Excerpted records
------------------------
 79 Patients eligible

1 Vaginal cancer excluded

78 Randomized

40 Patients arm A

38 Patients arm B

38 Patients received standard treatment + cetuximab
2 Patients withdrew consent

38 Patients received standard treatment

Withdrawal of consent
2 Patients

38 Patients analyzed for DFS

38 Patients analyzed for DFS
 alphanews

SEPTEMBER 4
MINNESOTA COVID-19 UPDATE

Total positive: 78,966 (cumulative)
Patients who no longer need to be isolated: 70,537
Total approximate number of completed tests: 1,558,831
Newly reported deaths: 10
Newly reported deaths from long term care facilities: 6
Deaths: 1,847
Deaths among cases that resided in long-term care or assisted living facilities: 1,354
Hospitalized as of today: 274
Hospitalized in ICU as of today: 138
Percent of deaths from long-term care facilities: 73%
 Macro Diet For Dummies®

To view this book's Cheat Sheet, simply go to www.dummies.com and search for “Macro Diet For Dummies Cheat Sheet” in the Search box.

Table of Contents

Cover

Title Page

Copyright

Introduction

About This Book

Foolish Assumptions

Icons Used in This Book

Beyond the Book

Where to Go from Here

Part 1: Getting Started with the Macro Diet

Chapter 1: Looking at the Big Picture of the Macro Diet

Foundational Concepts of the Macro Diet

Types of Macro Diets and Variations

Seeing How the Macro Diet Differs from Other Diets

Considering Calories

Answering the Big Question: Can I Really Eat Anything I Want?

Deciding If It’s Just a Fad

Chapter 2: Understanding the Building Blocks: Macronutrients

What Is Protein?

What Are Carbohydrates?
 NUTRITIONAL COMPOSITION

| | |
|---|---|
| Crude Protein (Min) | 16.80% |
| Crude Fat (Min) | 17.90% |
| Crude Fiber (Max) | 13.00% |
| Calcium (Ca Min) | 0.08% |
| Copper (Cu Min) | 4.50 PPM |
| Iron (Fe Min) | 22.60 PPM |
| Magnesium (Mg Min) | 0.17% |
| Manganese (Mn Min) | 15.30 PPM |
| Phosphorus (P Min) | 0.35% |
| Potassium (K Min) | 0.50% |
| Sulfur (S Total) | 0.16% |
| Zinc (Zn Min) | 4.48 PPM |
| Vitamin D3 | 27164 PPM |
------------------------
What to produce
Among the entries above, copy exactly only the lines starting with the one containing "Considering Calories" and going through the one containing "(Max) | 13.00% |", both ends included.

Answer to the problem
Considering Calories

Answering the Big Question: Can I Really Eat Anything I Want?

Deciding If It’s Just a Fad

Chapter 2: Understanding the Building Blocks: Macronutrients

What Is Protein?

What Are Carbohydrates?
 NUTRITIONAL COMPOSITION

| | |
|---|---|
| Crude Protein (Min) | 16.80% |
| Crude Fat (Min) | 17.90% |
| Crude Fiber (Max) | 13.00% |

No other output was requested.